Most water heater leak problems occur from either a loose or faulty temperature/pressure relief valve, or from the unit’s drain valve.  Replacing these is both easy and inexpensive.  On electric water heating units, the problem sometimes fall with the gaskets.

A leaking water heater is truly a big problem, especially if the source of the leak cannot be easily fixed.  Corrosion is the archenemy of storage tank water heaters and if the unit has corroded enough to have leaks, replacing the water heater unit would be the best course of action.  This is because repairing the unit will only show more signs of corrosion in the unit and this rust will only get progressively worse.

Extreme Temperatures (Too Hot or Too Cold) – when the temperature is not to your liking, usually, adjusting the thermostat of your water heating unit will usually do the trick.  However, if this does not work, you will need to determine if there is something wrong with your thermostat.  Try to determine if the thermostat has current.  If it has current, then the thermostat is faulty and needs to be replaced. Although this is easy to replace and replacing it yourself can be very tempting, if your water heater unit is still under warranty it is suggested to have it serviced instead as replacing the thermostat yourself can be deemed as modifying the unit and thereby void any warranty.

If the water coming from your water heater is too cold and you have determined that the thermostat is working, the problem possibly lies with the dip tube.  The dip tube is simply a plastic tube and can be located near the cold water inlet.  If the dip tube is busted, it will let incoming cold water to mix in with the already heated water.  Replacing the dip tube will do the trick.

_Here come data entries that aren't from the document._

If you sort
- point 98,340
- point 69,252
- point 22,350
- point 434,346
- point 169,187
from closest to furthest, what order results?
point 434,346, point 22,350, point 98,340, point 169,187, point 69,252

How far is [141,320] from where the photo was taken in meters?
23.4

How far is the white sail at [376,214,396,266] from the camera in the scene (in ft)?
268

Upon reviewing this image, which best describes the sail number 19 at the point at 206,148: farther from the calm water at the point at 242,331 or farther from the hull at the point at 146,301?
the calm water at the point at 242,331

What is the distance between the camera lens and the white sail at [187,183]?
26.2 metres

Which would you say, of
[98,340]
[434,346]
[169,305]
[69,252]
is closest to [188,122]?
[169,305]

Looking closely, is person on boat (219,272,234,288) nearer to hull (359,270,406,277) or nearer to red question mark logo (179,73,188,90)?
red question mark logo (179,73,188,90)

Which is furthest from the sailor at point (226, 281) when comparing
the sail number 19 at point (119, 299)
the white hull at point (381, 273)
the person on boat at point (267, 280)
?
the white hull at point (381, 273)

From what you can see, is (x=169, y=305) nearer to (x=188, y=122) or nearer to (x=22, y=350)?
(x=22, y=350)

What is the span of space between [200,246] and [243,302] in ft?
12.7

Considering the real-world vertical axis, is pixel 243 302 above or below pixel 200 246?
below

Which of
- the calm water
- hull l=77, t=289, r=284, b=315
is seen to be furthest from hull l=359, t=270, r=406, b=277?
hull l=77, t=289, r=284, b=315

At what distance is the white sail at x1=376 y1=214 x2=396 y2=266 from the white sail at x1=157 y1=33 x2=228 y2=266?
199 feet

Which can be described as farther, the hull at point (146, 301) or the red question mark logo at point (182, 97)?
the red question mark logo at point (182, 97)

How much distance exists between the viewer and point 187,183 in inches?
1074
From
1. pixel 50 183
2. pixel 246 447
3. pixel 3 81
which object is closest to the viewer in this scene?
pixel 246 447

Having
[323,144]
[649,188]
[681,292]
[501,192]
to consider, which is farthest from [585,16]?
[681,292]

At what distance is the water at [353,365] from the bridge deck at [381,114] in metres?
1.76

Water Heating Unit Makes Strange Sounds – this is perhaps the easiest way to determine if your water heater has signs of impending problems.  If your unit has any banging, gurgling, or popping sound, then the problem lies with the hard sediments, lime and scale buildup inside your tank.  In order to avoid such accumulation and prevent the deterioration of your water heater, it is highly recommended to flush your storage tank water heater at least every six months.  Flushing will help to remove the sediments that could potentially become the scaly deposits inside the tank.  However, if your tank has already a buildup of over six inches, it is recommended to simply replace your water heater unit.  This is actually much better as such buildup will make the water heater very inefficient.

Water Has Rotting Smell – this kind of smell in the water comes from bacteria inside the water heater.  This foul smell is produced when the bacteria reacts with the anode rod inside the unit.  Often, magnesium and aluminum anode rods are responsible in catalyzing this foul smell.  The smelly water is also somehow connected when the water being used in the water heater is from a well system.  Using water softener is highly discouraged at this point as this will only increase the foul smelling problem.  Although water softeners are known for helping to get rid of lime buildup inside a storage tank water heater, they can however contribute to smelly water, especially when the insides of the tank already has the bacteria that produces the foul smelling odor.  In order to get rid of the problem, flush the unit with diluted hydrogen peroxide or bleach and replace the current anode rod with a zinc-aluminum anode rod.

Delayed Hot Water – the long delay of heated water before running through your tap could be the result of long water pipelines.  This problem can be improved by properly insulating the water pipelines.  However, a good way to solve this problem is to have a professional plumber install a hot water recirculating pump or maybe a point-of-use tankless water heater.

Although there are other types of water heater problems, the few listed above are just some of the most common types.